London: Rupert Murdoch ratcheted up the pressure on Britain to approve his $15 billion-plus bid for pay-TV group Sky by offering to sell or legally separate Sky News, aiming to head off objections the deal could give him too much political influence.
Murdoch’s Twenty-First Century Fox said on Tuesday that Walt Disney Co. was interested in buying Sky News. Alternatively, Fox said, Sky News could be legally separated within the Sky group.
Even if Fox’s proposals satisfy Britain’s government and competition regulator, however, it may still need to raise its recommended offer for Sky after US cable group Comcast Corp. said it intended to make a higher counter-bid.
At 1350 GMT, Sky shares were up 2 percent at £13.24, the biggest rise on Britain’s FTSE-100 index and above both Fox’s bid and Comcast’s proposed offer, signalling investors expect any suitor will have to pay more.
Loss-making Sky News is the last regulatory hurdle in 87-year-old Murdoch’s long campaign to buy Sky, which has grown from its UK beginnings to become Europe’s biggest pay-TV group.
“We look forward to concluding this acquisition — finally — in a timely and expeditious manner,” Fox senior vice president Gerson Zweifach said, adding the proposed solutions addressed all concerns about the transaction.

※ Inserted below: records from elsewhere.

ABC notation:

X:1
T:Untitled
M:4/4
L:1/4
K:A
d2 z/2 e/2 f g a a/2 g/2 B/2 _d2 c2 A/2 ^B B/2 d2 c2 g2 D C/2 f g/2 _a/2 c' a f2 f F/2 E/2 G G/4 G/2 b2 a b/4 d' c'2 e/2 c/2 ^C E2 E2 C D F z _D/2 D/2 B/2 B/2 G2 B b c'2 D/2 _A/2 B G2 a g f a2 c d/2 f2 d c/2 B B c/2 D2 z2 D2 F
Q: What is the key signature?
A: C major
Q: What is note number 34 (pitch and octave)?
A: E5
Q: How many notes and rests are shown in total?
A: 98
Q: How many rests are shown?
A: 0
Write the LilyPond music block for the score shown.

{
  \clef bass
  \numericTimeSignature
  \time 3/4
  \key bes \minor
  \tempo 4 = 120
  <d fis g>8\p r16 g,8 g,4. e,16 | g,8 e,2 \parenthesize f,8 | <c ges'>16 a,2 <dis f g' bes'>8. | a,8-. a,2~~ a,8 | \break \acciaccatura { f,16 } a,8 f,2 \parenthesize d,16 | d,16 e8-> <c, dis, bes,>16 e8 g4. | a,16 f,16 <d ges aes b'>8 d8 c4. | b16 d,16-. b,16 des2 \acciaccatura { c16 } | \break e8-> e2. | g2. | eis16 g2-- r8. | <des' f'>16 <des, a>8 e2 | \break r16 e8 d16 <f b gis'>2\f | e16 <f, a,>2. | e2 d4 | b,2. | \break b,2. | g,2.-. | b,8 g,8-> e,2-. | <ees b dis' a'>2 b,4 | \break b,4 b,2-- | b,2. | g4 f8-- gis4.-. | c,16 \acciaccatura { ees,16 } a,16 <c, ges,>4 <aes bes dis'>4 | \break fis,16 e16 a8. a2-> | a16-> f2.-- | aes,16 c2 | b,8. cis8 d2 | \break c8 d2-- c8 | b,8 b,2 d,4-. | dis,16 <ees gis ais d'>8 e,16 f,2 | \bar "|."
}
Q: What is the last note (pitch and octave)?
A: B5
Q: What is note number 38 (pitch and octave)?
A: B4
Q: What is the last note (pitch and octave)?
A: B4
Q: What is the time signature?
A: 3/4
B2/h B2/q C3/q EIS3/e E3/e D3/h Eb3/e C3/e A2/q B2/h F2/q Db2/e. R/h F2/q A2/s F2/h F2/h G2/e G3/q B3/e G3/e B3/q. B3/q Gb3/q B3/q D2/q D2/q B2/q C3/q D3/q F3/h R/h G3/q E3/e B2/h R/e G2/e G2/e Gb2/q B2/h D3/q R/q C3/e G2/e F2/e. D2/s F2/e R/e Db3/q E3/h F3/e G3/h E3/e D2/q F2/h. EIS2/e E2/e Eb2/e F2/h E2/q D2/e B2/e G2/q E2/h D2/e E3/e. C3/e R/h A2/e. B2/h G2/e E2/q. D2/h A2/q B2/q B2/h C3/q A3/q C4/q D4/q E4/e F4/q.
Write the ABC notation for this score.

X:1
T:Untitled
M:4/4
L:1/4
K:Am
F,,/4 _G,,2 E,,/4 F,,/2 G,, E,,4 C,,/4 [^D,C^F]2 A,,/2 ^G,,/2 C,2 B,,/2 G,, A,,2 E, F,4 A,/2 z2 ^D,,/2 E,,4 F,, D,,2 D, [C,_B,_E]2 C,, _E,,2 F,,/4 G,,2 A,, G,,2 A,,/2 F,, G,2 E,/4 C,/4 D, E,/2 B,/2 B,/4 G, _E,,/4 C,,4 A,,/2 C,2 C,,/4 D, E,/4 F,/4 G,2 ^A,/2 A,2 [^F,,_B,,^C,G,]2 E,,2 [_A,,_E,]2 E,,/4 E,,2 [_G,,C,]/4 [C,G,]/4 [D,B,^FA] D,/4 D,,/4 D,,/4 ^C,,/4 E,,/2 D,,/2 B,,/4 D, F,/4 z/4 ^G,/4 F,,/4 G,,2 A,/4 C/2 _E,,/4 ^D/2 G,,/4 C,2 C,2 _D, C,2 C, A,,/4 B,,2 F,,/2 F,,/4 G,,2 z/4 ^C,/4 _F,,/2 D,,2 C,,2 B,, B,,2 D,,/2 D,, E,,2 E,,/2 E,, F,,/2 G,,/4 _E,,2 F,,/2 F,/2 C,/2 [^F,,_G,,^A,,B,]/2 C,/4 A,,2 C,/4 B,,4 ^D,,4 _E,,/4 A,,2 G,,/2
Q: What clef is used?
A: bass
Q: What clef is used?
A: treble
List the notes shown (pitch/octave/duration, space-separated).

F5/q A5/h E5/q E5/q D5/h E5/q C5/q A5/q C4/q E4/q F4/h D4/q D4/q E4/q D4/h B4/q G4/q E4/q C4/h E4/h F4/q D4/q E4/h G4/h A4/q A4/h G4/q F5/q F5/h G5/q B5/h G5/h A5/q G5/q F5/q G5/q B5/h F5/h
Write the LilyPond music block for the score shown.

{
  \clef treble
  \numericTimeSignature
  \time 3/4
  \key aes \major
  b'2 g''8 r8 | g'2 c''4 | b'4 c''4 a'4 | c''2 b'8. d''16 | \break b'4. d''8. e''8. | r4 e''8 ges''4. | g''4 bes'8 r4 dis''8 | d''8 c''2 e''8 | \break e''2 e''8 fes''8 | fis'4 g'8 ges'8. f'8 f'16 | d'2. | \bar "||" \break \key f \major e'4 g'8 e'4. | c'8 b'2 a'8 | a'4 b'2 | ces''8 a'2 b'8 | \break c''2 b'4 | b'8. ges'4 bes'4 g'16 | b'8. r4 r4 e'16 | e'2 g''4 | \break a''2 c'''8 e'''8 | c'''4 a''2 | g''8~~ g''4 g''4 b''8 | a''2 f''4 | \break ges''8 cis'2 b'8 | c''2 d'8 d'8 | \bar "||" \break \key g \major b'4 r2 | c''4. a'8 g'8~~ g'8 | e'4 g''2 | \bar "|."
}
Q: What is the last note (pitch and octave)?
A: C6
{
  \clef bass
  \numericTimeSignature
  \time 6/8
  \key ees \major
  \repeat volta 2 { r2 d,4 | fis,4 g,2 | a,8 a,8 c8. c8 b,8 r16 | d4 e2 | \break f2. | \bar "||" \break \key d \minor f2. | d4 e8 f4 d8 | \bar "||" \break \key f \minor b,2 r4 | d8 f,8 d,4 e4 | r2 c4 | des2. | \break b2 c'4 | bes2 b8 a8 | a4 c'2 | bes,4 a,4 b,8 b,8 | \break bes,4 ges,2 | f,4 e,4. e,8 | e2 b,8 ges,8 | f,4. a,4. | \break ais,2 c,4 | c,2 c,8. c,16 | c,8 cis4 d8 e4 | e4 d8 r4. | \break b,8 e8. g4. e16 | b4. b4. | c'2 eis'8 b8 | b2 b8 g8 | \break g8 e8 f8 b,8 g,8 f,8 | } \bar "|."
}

Fox agreed in December 2016 to buy the 61 percent of Sky it does not already own, but the deal has been repeatedly delayed by the UK government and regulators, allowing Comcast to gate crash the deal in February.
Fox had already promised that Sky’s 24-hour news service would remain independent under the ultimate control of Murdoch, but critics, including some high-profile politicians, remain adamantly opposed due to Murdoch’s record of influence through owning the Sun and the Times newspapers.
As the Sky deal remained in regulatory limbo, Fox separately agreed to sell a string of assets, including its 39 percent stake in Sky, to Disney, potentially taking Murdoch out of the Sky equation.
Some Sky shareholders, frustrated by the delay, had already said Fox should increase its £10.75-a-share offer.
Their view appeared vindicated when Comcast said it would pay £12.50 a share to buy Sky, although it has not yet made a formal bid.
Fox said its new concessions went beyond the steps that Britain’s media regulator Ofcom said would mitigate concerns about Murdoch’s influence.
The company, however, needs to persuade another regulator, the Competition and Markets Authority (CMA), and the government.
A CMA spokeswoman said on Tuesday it had until May 1 to provide its report on the proposed deal to Britain’s minister for digital matters, culture, media and sport. The minister, Matt Hancock, is due to make the final decision by June 13.
Fox said it could sell Sky News to Disney, or legally separate Sky News within the wider Sky group, so it would operate independently with guaranteed funding for 15 years.
One London-based hedge fund said the measures should be sufficient, but that “the price issue is not going away,” suggesting Fox would have to raise its bid.
Activist hedge fund Elliott Capital has been building a substantial stake in Sky in recent months, and on Tuesday it disclosed its interest had grown to 2.84 percent. Elliott declined further comment.
Analysts at Liberum said two factors pointed to Fox coming back with a revised bid to match Comcast.
First, Fox must have received approval from Disney to offer the concession, they said, and second, Sky said its independent directors remained focused on maximizing value for shareholders.
Separate news on Tuesday that Sky Italia had settled its long-running fight with Mediaset in the Italian pay-TV market also made Sky more valuable, they added.
A group of high-profile British lawmakers, including former Labour party leader Ed Miliband, called last month for Murdoch to be blocked from buying Sky, despite the promises Fox had already made to ensure the independence of Sky News.
The four said the promises did not go far enough, given Murdoch’s record of influence.
Fox said on Tuesday a group of politicians was seeking to influence the CMA, adding they were making “a number of unsupported and fanciful assertions.”